Spatial question entries

::::

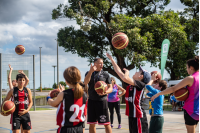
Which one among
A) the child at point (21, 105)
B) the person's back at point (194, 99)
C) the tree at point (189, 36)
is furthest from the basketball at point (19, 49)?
the tree at point (189, 36)

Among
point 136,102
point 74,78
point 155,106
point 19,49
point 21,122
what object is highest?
point 19,49

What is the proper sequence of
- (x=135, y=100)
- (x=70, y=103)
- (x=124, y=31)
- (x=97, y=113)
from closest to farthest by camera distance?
(x=70, y=103) → (x=135, y=100) → (x=97, y=113) → (x=124, y=31)

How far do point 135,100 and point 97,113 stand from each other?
1298mm

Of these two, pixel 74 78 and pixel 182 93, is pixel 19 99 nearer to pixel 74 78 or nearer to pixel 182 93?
pixel 74 78

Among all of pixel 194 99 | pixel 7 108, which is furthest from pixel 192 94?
pixel 7 108

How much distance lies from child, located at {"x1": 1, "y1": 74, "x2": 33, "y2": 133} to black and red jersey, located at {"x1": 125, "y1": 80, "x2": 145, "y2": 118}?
241 centimetres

::::

> **WHAT IS REQUIRED**:
Do not include images; quote all of the entries above exactly.

> **COMPLETE OUTPUT**:
Which one among
A) the child at point (21, 105)
B) the person's back at point (194, 99)
C) the tree at point (189, 36)
is furthest from the basketball at point (19, 49)?
the tree at point (189, 36)

Among
point 136,102
point 74,78
point 155,106
point 19,49
point 21,122
what object is highest?
point 19,49

What is the proper sequence of
- (x=135, y=100)
- (x=70, y=103)
- (x=124, y=31)
- (x=97, y=113)
from closest to farthest by camera distance?
(x=70, y=103) → (x=135, y=100) → (x=97, y=113) → (x=124, y=31)

How far do point 135,100 and point 97,113 stand from each other?
1298mm

Of these two, pixel 74 78 and pixel 182 93, is pixel 19 99 nearer to pixel 74 78 or nearer to pixel 182 93?
pixel 74 78

Among all of pixel 194 99 | pixel 7 108, which is furthest from pixel 192 94?
pixel 7 108

How much distance lies from child, located at {"x1": 1, "y1": 74, "x2": 33, "y2": 133} to black and red jersey, located at {"x1": 125, "y1": 80, "x2": 145, "y2": 118}?
241 centimetres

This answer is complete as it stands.